HARLINGEN — It’s happened again. The Harlingen school district is receiving 250 to 300 tablets through the Sprint 1Million Project, this time solely for Early College High School.
“It’s really meant to extend the classroom,” said Veronica Kortan, administrator for Organizational Development for the Harlingen school district.
“We did it last year, with lots of great feedback,” Kortan said. “The devices come equipped with Internet services and so that has helped a lot with getting kids to get their resources.”
Last year, the district received 110 tablets and 190 smartphones through the program. They were distributed to select ninth-grade students from Dr.

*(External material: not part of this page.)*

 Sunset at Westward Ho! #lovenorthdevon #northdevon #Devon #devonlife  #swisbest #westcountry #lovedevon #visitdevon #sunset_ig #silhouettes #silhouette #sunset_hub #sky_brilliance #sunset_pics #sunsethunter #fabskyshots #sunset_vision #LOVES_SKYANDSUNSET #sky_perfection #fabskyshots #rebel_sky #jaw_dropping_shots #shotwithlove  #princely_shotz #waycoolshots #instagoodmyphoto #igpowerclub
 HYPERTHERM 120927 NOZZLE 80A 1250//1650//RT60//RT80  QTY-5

Abraham P. Cano Freshman Academy, Harlingen School of Health Professions, and Early College High School.
“It allows them to take those devices home and regardless of economic status they are able to extend their classroom,” she said.
The tablets are important to ECHS because of its partnership with UTRGV to offer college credit.

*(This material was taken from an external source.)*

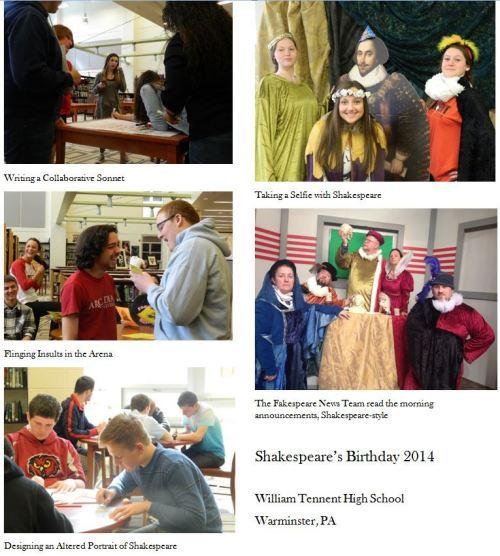 Celebrating Shakespeare's Birthday (Janemarie Cloutier)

“If you think about the way kids learn today, it’s really important that our teachers learn how to teach with instructional technology,” Kortan said. “It’s not replacing a pencil with a device, it’s really using the device to extend the learning and giving
kids a different way to do that.”
The devices will prepare them for tomorrow’s challenges.
“All of our colleges and universities now have a learning management system where you submit work and have different discussions all online,” she said. “They are here in high school, they are submitting hard copies of assignments, then they go off to college and it’s all online.”
She emphasized the importance of ECHS students having those skills because they will be dealing with university personnel.